• Exercise instructions
Beginning with the line that includes "family: Petroicidae" and ending with the last line of the listing below, write out each line exactly, with no other output.

• Record extracts
____________________

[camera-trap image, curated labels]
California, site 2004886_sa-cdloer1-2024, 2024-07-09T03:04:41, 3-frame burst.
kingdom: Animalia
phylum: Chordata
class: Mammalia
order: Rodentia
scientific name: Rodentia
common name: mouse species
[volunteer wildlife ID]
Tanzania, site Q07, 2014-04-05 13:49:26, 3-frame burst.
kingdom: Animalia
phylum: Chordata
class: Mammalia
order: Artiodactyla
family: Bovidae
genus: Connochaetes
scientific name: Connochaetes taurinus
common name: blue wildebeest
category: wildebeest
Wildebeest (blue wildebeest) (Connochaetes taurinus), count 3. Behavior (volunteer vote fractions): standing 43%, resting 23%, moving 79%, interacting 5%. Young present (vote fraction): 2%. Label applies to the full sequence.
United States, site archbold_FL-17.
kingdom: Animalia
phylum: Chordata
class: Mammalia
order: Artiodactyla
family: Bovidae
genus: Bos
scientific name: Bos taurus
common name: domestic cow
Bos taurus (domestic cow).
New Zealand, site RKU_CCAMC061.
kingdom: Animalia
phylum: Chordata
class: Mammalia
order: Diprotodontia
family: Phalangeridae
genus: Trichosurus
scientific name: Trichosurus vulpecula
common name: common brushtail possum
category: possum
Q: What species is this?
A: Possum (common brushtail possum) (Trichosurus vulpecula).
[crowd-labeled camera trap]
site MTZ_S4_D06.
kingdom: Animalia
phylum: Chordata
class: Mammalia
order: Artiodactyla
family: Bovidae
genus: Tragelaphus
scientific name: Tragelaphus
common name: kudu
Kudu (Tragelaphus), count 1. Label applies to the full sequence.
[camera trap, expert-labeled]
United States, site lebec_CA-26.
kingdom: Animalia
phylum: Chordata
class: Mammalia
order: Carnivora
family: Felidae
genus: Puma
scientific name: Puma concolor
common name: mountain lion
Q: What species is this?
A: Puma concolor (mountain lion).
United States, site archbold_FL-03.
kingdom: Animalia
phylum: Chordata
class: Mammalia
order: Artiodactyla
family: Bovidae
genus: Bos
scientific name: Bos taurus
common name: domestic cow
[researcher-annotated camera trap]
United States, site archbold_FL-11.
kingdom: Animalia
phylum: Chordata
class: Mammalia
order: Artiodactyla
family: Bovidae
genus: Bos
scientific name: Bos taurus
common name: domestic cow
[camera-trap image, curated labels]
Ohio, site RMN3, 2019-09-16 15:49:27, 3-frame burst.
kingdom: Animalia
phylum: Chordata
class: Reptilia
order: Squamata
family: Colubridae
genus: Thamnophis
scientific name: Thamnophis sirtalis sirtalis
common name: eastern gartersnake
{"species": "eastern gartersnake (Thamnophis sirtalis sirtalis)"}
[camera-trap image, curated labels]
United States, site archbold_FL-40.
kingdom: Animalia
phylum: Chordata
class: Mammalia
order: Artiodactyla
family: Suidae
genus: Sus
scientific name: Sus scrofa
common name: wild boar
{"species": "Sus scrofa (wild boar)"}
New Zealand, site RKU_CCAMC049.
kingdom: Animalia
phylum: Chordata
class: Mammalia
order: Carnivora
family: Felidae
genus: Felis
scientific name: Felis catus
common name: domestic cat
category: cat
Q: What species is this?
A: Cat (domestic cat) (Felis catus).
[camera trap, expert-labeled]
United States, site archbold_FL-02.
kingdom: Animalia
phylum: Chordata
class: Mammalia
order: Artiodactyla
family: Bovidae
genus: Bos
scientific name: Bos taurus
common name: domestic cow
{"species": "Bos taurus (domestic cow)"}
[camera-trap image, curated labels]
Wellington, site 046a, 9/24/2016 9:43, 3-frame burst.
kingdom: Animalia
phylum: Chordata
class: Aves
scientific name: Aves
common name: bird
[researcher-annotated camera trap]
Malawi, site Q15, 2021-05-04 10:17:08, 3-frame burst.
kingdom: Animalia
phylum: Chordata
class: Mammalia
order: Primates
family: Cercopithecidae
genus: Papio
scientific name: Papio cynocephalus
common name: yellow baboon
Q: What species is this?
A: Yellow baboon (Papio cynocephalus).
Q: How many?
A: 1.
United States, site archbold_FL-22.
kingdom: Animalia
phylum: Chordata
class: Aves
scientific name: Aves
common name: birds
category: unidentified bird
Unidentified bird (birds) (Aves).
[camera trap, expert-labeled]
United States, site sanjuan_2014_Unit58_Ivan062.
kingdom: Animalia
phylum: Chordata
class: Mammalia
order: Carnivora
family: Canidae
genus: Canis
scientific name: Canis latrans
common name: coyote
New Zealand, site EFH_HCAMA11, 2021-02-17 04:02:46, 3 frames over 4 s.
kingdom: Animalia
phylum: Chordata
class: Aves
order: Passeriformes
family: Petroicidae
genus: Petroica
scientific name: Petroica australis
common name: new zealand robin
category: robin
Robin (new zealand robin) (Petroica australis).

____________________

• Answer to the problem
family: Petroicidae
genus: Petroica
scientific name: Petroica australis
common name: new zealand robin
category: robin
Robin (new zealand robin) (Petroica australis).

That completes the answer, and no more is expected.